■ **Selected passage**
--
Windows System Software -- Consulting, Training, Development -- Unique Expertise, Guaranteed Results

Home NTDEV

Before Posting...

Please check out the Community Guidelines in the Announcements and Administration Category.

More Info on Driver Writing and Debugging


The free OSR Learning Library has more than 50 articles on a wide variety of topics about writing and debugging device drivers and Minifilters. From introductory level to advanced. All the articles have been recently reviewed and updated, and are written using the clear and definitive style you've come to expect from OSR over the years.


Check out The OSR Learning Library at: https://www.osr.com/osr-learning-library/


Disabling PCIe relaxed ordering on the Root Complex

DBF_DGRDBF_DGR Member Posts: 20

Hi all,

I'm facing some troubles with PCIe TLP re-ordering. Our device doesn't actually support TLP relaxed oerering even announcing the support in its configuration.
I've tried to disabled it through a call to BUS_INTERFACE_STANDARD::SetBusData() and even this was correctly set in the PCI_EXPRESS_CAPABILITY, this was not effective. It looks that the capabilities are only for information (read access).
Then I've tried to disable this feature at the chipset/BIOS level. But, until now I've found nothing to do this (PCI.SYS, Registry).

So, is it possible to disable it ?
Context : Windows 10-21H2, kernel mode driver.

Thanks in advance,
Regards,
Eric.

Comments

  • Tim_RobertsTim_Roberts Member - All Emails Posts: 14,719

    I assume you can understand why this doesn't work at an O/S level. TLP ordering is a protocol ting handled at the hardware level. The operating system is not involved. The only way to fix this is to modify your configuration space. Indeed, all of that has to work well before the operating system even loads.

    HOWEVER, TLP reordering will only occur if that bit is set AND your device sets the "reorder" bit in the TLP header. Are you setting that bit? Why? It is a protocol violation to set that bit in a TLP if the enable bit in config space is clear, so if you're doing that, you'll need more than a config space change.

    The Linux kernel does have a small list of devices that are known to violate the spec in this way. Windows does not.

    Tim Roberts, [email protected]
    Providenza & Boekelheide, Inc.

  • DBF_DGRDBF_DGR Member Posts: 20

    Hi Tim,
    Thanks for your answer.
    I perfectly understand that TLP ordering is only a PCIe controller stuff. But I presumed that Windows could disabled this through the PCIe controller's configuration overcoming the card's configuration space. After all, as you write, Linux does it well in the PCI subsystem.
--
■ **Exercise brief**
Answer these questions on the forum thread about PCIe relaxed ordering:
1. What Windows version does the opening post give as context?
2. According to the first reply, what must the device set, in addition to the enable bit, for TLP reordering to occur?
3. Which kernel does the first reply say keeps a small list of devices known to violate the spec in this way?

■ **Data excerpt**
--
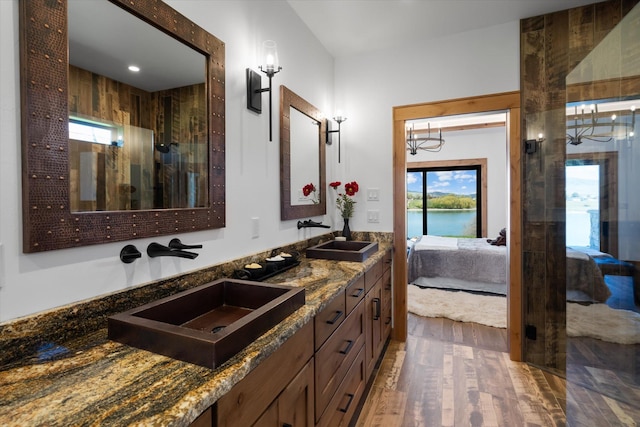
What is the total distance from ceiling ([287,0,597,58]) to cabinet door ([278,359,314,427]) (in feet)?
7.85

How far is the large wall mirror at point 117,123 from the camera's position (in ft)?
2.91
--
■ **Answer to this task**
1. Windows 10-21H2.
2. The "reorder" bit in the TLP header.
3. The Linux kernel.